North Carolina tried to use the Internet auction site eBay to sell the pontoon passenger ferry it bought in 2004 for a route across Currituck Sound, but the auction deadline passed Monday with no acceptable bids for the unused vessel.

The State Surplus Property Agency recently listed the ferry on eBay with a minimum acceptable price of $200,000. The project for which it was purchased became an embarrassing disaster for the N.C. Department of Transportation.

DOT officials are not saying what will happen next. Calls to Ferry Division Director Jack Cahoon and DOT spokesman Ernie Seneca were not returned by late Monday.

DOT purchased the custom-made 49-person boat for use on a passenger-only, 10-mile ferry route across the Currituck Sound between the Currituck community and Corolla. It was delivered in August 2004 to the State Shipyard in Manns Harbor but was never put into service.

The project came to a standstill that year when U.S. Army Corps of Engineer officials determined that DOT Ferry Division employees used workboats to “prop wash” a channel in an essential marine habitat at the Corolla end of the route. When news reports about the incident surfaced, Ferry Division Director Jerry Gaskill and other DOT officials said the damage done to the sound was accidental.

However, the U.S. Environmental Protection Agency, the N.C. State Bureau of Investigation, the U.S. Coast Guard Investigative Service, and the Corps of Engineers conducted a lengthy investigation, which led to criminal charges.

The General Assembly appropriated $834,000 in June 2003 for the project, stating that the service was to be in operation on or before May 1, 2004. Dredging was part of the plan when that appropriation was made. According to the project budget submitted by Gaskill to DOT Secretary Lyndo Tippett in January 2003, about half of the funds were for startup costs, including $200,000 to purchase the vessel and $122,400 in dredging expenses.

Plans for the project were initiated soon after the Currituck County Board of Commissioners asked State Sen. Marc Basnight in July 2002 to help establish a ferry service to transport schoolchildren from the Outer Banks to the mainland. But previous stories by CJ showed that a scheme to transport resort workers and tourists was a major factor behind the project. Estimates of the number of schoolchildren who might use the service varied considerably, but eventually dwindled to zero.

The 2002 state budget bill ordered the DOT to perform a feasibility study. Gaskill conducted a study and submitted it to the Assembly in May 2003.

“The proposed ferry service is feasible, assuming the appropriate permits can be obtained,” Gaskill concluded in the study. But he failed to address two previous unsuccessful attempts by Currituck County to obtain a dredging permit for the shallow Corolla location.

State and federal environmental agencies had ruled that the area was a sensitive marine habitat that needed to be protected. At the time of the illegal dredging, neither DOT nor Currituck County had applied for a permit.

Criminal charges

Ferry Division supervisor Bill Moore avoided a trial and pleaded guilty in 2005 to ordering the workers to do the dredging. Three other Ferry Division workers who participated in the dredging pleaded guilty to misdemeanors.

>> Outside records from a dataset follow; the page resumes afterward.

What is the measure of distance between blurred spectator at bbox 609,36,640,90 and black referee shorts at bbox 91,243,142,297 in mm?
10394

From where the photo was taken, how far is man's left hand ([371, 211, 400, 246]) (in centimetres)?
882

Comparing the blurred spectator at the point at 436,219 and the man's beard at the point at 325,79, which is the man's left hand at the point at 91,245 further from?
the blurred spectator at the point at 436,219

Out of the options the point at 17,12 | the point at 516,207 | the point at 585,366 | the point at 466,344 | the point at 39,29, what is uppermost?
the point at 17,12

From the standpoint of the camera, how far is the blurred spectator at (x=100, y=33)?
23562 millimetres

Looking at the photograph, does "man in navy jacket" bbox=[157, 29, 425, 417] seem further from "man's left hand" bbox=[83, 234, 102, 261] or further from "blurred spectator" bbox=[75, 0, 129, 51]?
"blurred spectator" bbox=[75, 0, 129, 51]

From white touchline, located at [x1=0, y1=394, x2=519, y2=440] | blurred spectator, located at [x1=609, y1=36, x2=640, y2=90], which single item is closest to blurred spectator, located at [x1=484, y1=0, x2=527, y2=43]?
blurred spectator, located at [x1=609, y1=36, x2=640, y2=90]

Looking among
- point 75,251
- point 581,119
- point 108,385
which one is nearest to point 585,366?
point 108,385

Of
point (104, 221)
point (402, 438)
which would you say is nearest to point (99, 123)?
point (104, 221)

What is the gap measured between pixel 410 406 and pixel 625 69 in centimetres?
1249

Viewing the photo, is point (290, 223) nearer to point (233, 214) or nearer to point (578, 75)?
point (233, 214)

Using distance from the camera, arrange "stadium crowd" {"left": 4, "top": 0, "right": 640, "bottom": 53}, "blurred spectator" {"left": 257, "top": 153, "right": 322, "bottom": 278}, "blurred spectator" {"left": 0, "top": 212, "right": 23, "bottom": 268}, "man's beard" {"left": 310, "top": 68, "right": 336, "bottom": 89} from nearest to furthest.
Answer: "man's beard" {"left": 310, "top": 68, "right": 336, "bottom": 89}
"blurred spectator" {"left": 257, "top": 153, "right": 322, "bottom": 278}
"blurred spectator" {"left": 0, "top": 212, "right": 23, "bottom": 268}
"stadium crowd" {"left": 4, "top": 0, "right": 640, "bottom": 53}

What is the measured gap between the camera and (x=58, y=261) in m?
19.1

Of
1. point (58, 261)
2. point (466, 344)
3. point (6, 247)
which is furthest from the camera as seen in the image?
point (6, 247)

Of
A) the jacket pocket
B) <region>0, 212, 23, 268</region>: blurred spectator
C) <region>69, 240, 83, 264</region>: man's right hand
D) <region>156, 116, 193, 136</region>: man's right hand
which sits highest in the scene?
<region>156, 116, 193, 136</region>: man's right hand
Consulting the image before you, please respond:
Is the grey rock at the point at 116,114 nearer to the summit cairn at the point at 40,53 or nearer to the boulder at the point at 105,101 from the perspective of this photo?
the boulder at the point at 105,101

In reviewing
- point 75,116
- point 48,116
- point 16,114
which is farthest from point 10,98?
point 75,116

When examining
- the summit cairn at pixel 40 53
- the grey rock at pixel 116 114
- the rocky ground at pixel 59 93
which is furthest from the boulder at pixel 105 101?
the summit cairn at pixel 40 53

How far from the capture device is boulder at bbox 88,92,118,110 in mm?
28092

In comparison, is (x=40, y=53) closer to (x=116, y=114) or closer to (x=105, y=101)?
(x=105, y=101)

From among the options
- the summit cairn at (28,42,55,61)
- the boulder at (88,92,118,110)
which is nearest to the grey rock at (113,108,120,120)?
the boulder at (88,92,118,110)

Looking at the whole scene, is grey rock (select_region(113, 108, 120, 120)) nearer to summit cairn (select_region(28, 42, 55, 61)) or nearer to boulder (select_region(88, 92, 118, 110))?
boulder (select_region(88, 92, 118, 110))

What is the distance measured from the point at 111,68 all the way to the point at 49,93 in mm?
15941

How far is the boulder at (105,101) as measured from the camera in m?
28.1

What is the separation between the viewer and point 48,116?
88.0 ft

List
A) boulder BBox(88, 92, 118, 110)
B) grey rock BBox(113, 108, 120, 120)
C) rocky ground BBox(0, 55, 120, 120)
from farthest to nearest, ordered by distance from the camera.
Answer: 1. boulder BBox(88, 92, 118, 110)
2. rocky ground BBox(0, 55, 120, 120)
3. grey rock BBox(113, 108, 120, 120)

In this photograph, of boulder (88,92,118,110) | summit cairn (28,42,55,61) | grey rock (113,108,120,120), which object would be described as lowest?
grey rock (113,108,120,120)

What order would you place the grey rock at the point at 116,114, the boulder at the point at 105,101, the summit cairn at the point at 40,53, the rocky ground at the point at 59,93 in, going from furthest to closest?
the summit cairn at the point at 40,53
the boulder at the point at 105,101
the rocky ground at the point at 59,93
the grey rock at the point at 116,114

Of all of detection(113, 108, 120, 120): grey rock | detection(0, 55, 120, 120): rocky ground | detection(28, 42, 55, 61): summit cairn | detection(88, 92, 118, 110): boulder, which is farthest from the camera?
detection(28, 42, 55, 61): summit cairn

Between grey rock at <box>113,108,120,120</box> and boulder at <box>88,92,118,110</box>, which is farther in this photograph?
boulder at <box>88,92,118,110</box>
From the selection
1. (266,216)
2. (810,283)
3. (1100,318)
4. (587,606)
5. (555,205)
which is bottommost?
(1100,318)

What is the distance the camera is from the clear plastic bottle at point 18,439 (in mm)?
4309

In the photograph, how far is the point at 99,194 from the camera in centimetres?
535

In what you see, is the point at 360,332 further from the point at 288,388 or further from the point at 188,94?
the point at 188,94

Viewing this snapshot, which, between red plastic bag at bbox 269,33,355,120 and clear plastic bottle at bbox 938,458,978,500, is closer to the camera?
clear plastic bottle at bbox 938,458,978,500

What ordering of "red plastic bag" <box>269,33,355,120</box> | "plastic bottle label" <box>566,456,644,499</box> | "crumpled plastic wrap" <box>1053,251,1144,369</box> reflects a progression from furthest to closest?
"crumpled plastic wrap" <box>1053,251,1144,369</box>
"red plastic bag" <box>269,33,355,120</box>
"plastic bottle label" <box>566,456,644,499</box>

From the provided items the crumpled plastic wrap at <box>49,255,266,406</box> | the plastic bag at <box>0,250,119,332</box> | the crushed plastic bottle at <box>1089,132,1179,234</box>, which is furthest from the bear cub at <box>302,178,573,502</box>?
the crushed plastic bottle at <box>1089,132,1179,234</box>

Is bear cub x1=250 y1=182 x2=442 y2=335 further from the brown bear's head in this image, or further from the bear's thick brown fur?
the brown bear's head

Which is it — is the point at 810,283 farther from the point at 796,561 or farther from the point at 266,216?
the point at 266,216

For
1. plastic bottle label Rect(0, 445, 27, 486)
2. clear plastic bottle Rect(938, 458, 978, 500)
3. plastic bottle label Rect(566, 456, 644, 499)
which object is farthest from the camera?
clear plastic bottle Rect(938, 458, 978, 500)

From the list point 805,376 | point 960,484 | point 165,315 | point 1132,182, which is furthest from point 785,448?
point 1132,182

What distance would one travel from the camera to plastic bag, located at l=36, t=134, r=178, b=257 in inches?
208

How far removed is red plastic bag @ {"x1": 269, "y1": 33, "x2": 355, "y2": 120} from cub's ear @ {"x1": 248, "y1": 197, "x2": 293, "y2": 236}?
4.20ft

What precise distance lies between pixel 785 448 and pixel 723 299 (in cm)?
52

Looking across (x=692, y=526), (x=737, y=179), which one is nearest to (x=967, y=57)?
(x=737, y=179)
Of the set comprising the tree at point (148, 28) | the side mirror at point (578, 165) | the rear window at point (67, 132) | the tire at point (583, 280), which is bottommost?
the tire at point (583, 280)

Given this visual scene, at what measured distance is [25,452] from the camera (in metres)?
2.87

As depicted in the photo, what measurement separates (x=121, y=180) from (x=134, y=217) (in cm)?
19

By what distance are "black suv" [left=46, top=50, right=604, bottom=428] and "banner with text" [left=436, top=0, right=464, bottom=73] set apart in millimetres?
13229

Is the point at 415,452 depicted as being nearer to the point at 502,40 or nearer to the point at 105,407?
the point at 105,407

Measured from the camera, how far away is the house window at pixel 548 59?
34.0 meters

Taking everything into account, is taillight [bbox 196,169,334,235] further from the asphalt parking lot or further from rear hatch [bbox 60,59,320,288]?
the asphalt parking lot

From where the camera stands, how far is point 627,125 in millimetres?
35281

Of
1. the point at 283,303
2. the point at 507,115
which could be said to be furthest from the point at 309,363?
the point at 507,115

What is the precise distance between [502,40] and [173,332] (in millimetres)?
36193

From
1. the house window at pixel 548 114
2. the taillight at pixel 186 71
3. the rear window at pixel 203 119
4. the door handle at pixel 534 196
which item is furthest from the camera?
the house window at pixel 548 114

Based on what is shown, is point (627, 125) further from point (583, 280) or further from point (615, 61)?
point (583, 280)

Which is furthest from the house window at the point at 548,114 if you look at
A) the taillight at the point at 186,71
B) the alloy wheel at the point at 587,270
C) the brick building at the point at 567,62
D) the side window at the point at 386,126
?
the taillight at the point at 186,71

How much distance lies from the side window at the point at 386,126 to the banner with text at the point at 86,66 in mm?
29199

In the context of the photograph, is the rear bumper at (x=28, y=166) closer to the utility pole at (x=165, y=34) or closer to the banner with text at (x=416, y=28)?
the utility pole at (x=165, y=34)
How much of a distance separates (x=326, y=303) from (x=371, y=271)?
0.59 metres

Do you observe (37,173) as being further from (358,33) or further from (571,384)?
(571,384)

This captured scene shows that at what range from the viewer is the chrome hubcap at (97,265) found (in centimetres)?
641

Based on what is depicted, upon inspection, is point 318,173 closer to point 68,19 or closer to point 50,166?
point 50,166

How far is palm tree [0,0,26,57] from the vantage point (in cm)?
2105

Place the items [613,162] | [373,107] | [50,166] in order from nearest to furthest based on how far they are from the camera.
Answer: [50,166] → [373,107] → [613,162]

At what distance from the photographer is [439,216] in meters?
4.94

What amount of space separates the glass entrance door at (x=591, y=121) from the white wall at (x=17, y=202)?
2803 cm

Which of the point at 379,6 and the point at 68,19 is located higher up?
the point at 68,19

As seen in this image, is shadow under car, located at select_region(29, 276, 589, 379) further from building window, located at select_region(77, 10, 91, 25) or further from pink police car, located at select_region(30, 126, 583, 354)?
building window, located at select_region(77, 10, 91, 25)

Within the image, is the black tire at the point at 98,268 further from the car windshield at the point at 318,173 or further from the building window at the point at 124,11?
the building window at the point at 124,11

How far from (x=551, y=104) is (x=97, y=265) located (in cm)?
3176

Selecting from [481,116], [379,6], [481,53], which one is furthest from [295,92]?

Gaskill pleaded not guilty to several charges and his case went to trial. A jury convicted him of making a material false statement to the Corps of Engineers during an investigation of the dredging. His false statement obstructed federal efforts to identify the dredgers and to begin remediation at the site. Gaskill said in court that he did not knowingly lie.

In March 2007 U.S. District Judge Terrance Boyle sentenced Gaskill and Moore to three years of probation for their roles in the illegal dredging. They also were sentenced to six months of home containment, 50 hours of community service, and a $5,000 fine.

Under the federal sentencing guidelines each was expected to receive up to two years of active prison time. The federal government did not challenge Moore’s sentence, but appealed Boyle’s sentence for Gaskill. Prosecutors thought Boyle was obligated to give Gaskill a harsher penalty.

The execution of Gaskill’s sentence is on hold. The Fourth Circuit Court of Appeals in Richmond is waiting until the U. S. Supreme Court rules on three cases involving a District Court judge’s authority to deviate from sentencing guidelines.

CJ asked Sen. Basnight’s Communication Director Schorr Johnson if Basnight had any comments about the failed ferry project. “Senator Basnight’s longtime practice, in instances where state action is needed, has been to support the wishes of the local governments he represents. He did so in this case, and he will continue to do so in the future,” he responded.

Don Carrington is executive editor of Carolina Journal.